TEKSTFRAGMENT
Wat maakt een ontmoeting tot een echte ontmoeting?
Ik denk dat er geen tijd is geweest waarin mensen zoveel elkaar ‘tegenkomen’.
We gaan uit, maken uitstapjes, we reizen en winkelen wat af.
We hebben allerlei communicatie middelen, natuurlijk de Social Media, staan voortdurend in contact en zien en horen van alles van elkaar.
Maar zijn dat allemaal echte ontmoetingen?
En waarom is er dan zoveel eenzaamheid?
Wij beginnen iedere kerkdienst met een moment van stilte, om ons hart, ons leven te openen voor de ontmoeting met God en met elkaar.
Maar wanneer kun je na afloop van de viering zeggen dat je die ontmoeting met God echt hebt ervaren.
En ook met elkaar.
En wanneer kun je dat zeggen op andere momenten, doordeweeks, als je iemand tegenkomt, in bijeenkomsten, vergadering of gespreksgroep, in je werk of hobby.
Wanneer kun je zeggen dat je echt een ander daarin hebt ontmoet?
Ik denk dat het gesprek van Jezus met de Samaritaanse vrouw heel mooi laat zien wat een echte ontmoeting is.
Het begin heel gewoon met de vraag van Jezus bij een bron om wat water op zijn lange reis door Samaria,
Maar in dat gesprek leert de vrouw steeds meer Jezus kennen en gaandeweg ook zichzelf.
Ze leert zichzelf meer begrijpen, in wat haar diepste verlangen is.
En Jezus in hoe hij dat verlangen kan vervullen.
En dat mag je een echte ontmoeting en een echt gesprek noemen.
Een gesprek dat verder gaat dan ditjes en datjes, koetjes en kalfjes – wat soms ook heel prima kan zijn en nodig is, sociaal verbindend.
Maar in een echte gesprek leer je de ander en ook jezelf beter kennen.

GEGEVENSFRAGMENT
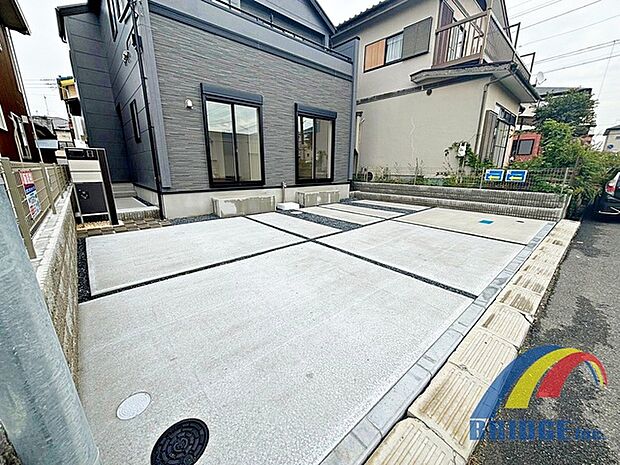 駐車スペースしっかり完備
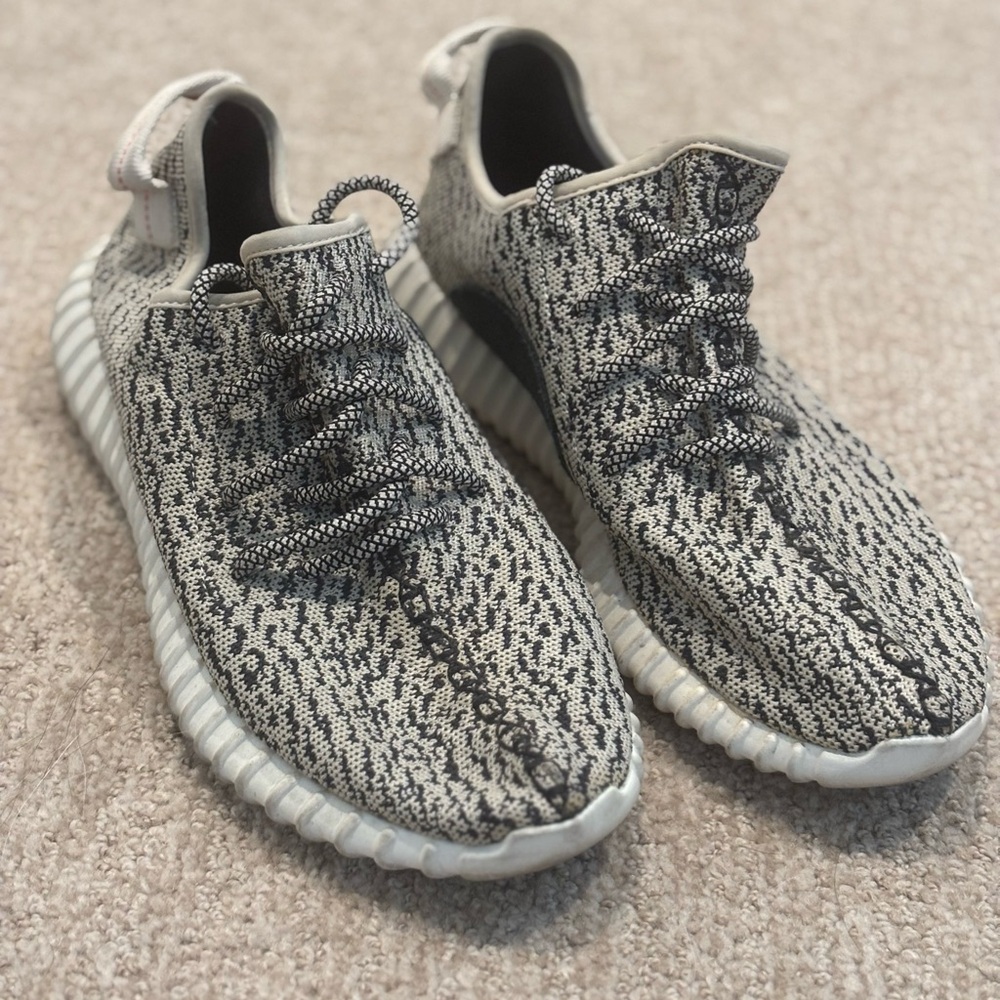 YZY Boost 350 Turtledove in Men’s 9.5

OPDRACHT 1
Beantwoord de volgende vragen over de tekst over echte ontmoetingen.
(a) Waarmee begint iedere kerkdienst?
(b) Waar vraagt Jezus om wat water?
(c) Wie leert de vrouw in het gesprek steeds beter kennen?
OPDRACHT 2
Neem uit de tekst over echte ontmoetingen het stuk van "Wij beginnen iedere" tot en met "verlangen kan vervullen." over en hernoem daarin "bron" tot "put".
OPDRACHT 3
Schrijf de tekst over echte ontmoetingen verder vanaf het punt waar hij ophoudt.
Het materiaal speelt hierbij geen enkele rol.

ANTWOORDVAK 1
(a) Met een moment van stilte.
(b) Bij een bron, op zijn lange reis door Samaria.
(c) Jezus, en gaandeweg ook zichzelf.

ANTWOORDVAK 2
Wij beginnen iedere kerkdienst met een moment van stilte, om ons hart, ons leven te openen voor de ontmoeting met God en met elkaar.
Maar wanneer kun je na afloop van de viering zeggen dat je die ontmoeting met God echt hebt ervaren.
En ook met elkaar.
En wanneer kun je dat zeggen op andere momenten, doordeweeks, als je iemand tegenkomt, in bijeenkomsten, vergadering of gespreksgroep, in je werk of hobby.
Wanneer kun je zeggen dat je echt een ander daarin hebt ontmoet?
Ik denk dat het gesprek van Jezus met de Samaritaanse vrouw heel mooi laat zien wat een echte ontmoeting is.
Het begin heel gewoon met de vraag van Jezus bij een put om wat water op zijn lange reis door Samaria,
Maar in dat gesprek leert de vrouw steeds meer Jezus kennen en gaandeweg ook zichzelf.
Ze leert zichzelf meer begrijpen, in wat haar diepste verlangen is.
En Jezus in hoe hij dat verlangen kan vervullen.

ANTWOORDVAK 3
Waarin je, zoals we dat zeggen, ‘verder komt’ in je gedachten, je mening en gevoel over iets.
Waarin, als het een gesprek over geloof en geloven is, je geloof zich verder verdiept.
In een echte ontmoeting is er ruimte en veiligheid, vertrouwen dat je jezelf mag zijn, en echt kunt zeggen wat je vindt en voelt.
Waarin echt naar elkaar geluisterd wordt.
Waarin wat jij zegt niet alleen als aanleiding wordt gebruikt om zelf weer het woord te nemen.
Waarin je het ook niet met elkaar eens hoeft te zijn of eens moet worden.
Maar waarin wel openheid is om echt te luisteren en oprechte belangstelling voor elkaars verhaal en mening.
Dat soort ontmoetingen en gesprekken kunnen zomaar onverwacht ontstaan.
Zoals bij Jezus en de Samaritaanse vrouw bij de bron.
Het is al eigenlijk al vreemd dat Jezus door Samaria reist.
Joden namen vanwege de vijandigheid met de Samaritanen liever een langere omweg dan door Samaria te reizen.
Ze keken op de Samaritanen neer vanwege theologische verschillen, o.a. omdat de Samaritanen hun heiligdom niet in Jeruzalem hebben maar op de berg Gerazim.
Als jood had je geen contact met Samaritanen en het was een onmogelijke gedachte dat een jood uit dezelfde kruik, uit dezelfde beker zou drinken als een Samaritaan,
dan maar liever dorst.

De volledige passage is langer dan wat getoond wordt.